The logic that the Medicaid money to the state to expand their programs is somehow “free” is also incorrect – the money that forms those block grants must come from somewhere. The Act largely anticipates that this will come from an increased Medicare tax base (so a new tax) and new penalties on those that don’t sign up for insurance. The problem is that it’s circular logic – if the Act encourages a good number of people who are today uninsured to sign up for insurance, then there won’t be as many that have to pay the penalty…and so their won’t be enough funding for the Act’s programs. We must remember this; money that comes from an entity that you in part finance isn’t free.

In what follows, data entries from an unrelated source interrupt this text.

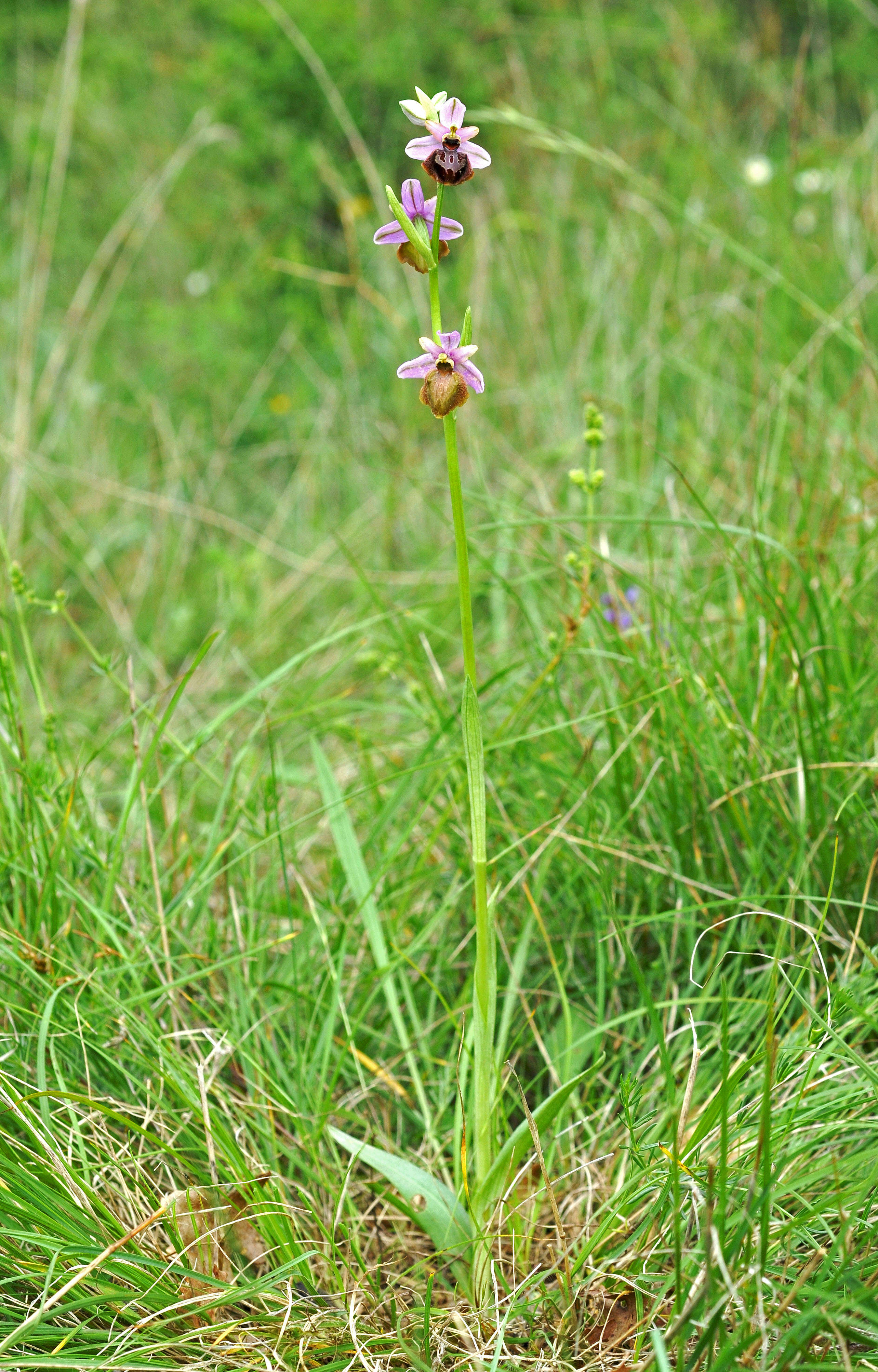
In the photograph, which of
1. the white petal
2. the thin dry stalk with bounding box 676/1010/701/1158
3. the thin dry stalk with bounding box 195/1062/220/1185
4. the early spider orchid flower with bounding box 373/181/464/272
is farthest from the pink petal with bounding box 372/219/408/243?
the thin dry stalk with bounding box 195/1062/220/1185

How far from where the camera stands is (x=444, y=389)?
3.78 feet

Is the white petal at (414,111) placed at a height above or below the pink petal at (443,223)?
above

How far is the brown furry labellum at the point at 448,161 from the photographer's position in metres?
1.11

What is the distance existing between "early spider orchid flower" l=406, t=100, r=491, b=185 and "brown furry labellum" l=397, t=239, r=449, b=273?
0.22 feet

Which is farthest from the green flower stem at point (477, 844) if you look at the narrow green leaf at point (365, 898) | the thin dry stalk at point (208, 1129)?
the thin dry stalk at point (208, 1129)

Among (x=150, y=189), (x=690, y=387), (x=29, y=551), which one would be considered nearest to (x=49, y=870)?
(x=29, y=551)

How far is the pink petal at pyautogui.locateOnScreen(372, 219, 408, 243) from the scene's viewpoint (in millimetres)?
1131

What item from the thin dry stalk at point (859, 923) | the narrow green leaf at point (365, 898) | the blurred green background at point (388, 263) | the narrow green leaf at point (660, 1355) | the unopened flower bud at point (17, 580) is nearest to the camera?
Answer: the narrow green leaf at point (660, 1355)

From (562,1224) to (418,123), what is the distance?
1.33 meters

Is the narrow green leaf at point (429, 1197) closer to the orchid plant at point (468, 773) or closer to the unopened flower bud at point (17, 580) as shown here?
the orchid plant at point (468, 773)

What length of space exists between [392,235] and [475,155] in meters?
0.13

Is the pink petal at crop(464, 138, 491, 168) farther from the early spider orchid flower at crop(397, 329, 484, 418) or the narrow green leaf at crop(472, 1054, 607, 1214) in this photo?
the narrow green leaf at crop(472, 1054, 607, 1214)

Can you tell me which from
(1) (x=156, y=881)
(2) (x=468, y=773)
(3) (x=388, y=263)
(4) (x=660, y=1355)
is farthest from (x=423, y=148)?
(3) (x=388, y=263)

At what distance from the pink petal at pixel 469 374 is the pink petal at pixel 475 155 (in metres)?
0.21
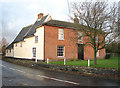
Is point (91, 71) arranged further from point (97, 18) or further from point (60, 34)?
point (60, 34)

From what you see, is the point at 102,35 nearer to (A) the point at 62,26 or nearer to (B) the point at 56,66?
(B) the point at 56,66

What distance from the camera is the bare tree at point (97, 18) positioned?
10158 millimetres

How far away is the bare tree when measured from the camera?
1016 cm

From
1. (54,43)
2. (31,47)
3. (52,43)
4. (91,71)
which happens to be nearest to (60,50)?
(54,43)

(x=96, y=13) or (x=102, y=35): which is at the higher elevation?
(x=96, y=13)

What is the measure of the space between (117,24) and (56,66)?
7.55m

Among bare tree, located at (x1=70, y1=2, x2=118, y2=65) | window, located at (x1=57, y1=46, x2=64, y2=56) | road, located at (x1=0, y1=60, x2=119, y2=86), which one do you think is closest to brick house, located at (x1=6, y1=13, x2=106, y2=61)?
window, located at (x1=57, y1=46, x2=64, y2=56)

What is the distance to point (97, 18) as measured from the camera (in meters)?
10.6

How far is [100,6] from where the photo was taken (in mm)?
10414

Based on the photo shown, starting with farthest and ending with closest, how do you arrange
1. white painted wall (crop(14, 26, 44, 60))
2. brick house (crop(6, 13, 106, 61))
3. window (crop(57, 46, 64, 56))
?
window (crop(57, 46, 64, 56))
white painted wall (crop(14, 26, 44, 60))
brick house (crop(6, 13, 106, 61))

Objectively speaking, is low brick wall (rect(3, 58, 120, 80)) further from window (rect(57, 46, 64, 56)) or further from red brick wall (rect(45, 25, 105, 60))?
window (rect(57, 46, 64, 56))

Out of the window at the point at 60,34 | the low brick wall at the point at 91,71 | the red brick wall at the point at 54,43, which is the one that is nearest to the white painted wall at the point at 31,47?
the red brick wall at the point at 54,43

“Cheap generic drugs, here we come!”
There is exactly one provision of the ACA that impacts generic drugs – a grant of authority to the FDA to allow generic makers to make biologic drugs after only 12 years of exclusivity (down from the normal patent period). While this may allow for cheaper (though still not cheap) biologics, it may have an unanticipated side effect on the drug market – one that we are in part already seeing. There’s a good reason that new pharmaceuticals are so expensive – it takes decades of research and trials to bring a drug to market. And as drugs become harder and harder to discover (more and more exotic compounds/sources), they require ever more research. Research that is funded by then selling the successfully found medications. But with the push towards increasing the availability of generic versions of medications, that funding is being limited and any failed trials can push a company to the brink or out of the business entirely. If generics are pushed even more, who knows how many potential discoveries we’ll lose out on forever?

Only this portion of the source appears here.